Task description: Omit any picture, and return the remaining data exactly as written.

Source data:
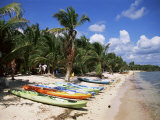 Beach with Palm Trees and Kayaks, Punta Soliman, Mayan Riviera, Yucatan Peninsula, Mexico Photographic Print by Nelly Boyd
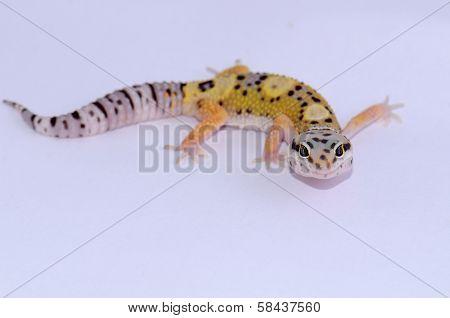 Bell Albino Leopard Gecko (eublepharis Macularius)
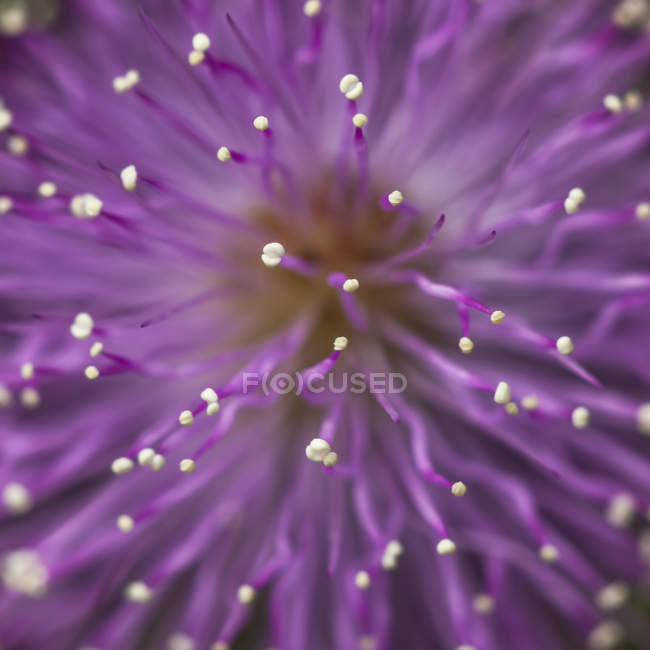 Close-up do estame de uma flor roxa fresca — Fotografia de Stock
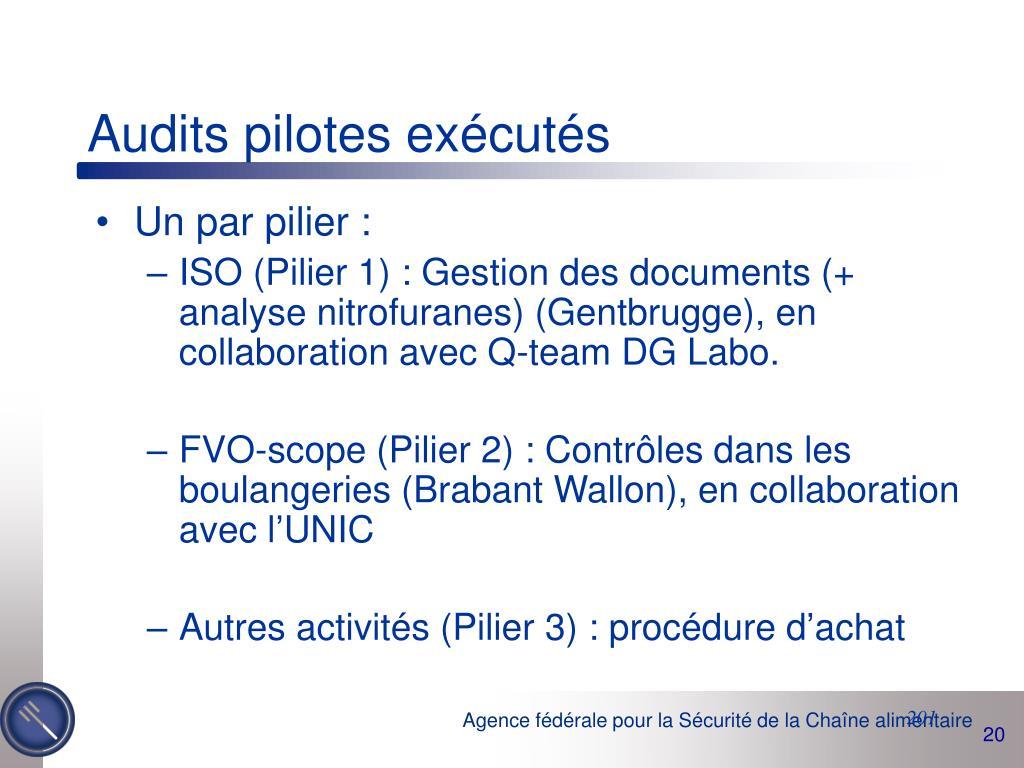 Audits pilotes exécutés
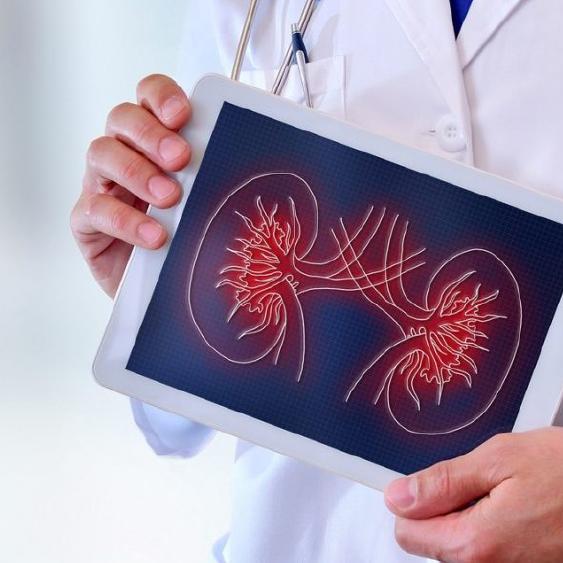¿En tu Laboratorio ya están reportando RAC desde la Sección de Uroanálisis?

Result below:
 Beach with Palm Trees and Kayaks, Punta Soliman, Mayan Riviera, Yucatan Peninsula, Mexico Photographic Print by Nelly Boyd
 Bell Albino Leopard Gecko (eublepharis Macularius)
 Close-up do estame de uma flor roxa fresca — Fotografia de Stock
 Audits pilotes exécutés
¿En tu Laboratorio ya están reportando RAC desde la Sección de Uroanálisis?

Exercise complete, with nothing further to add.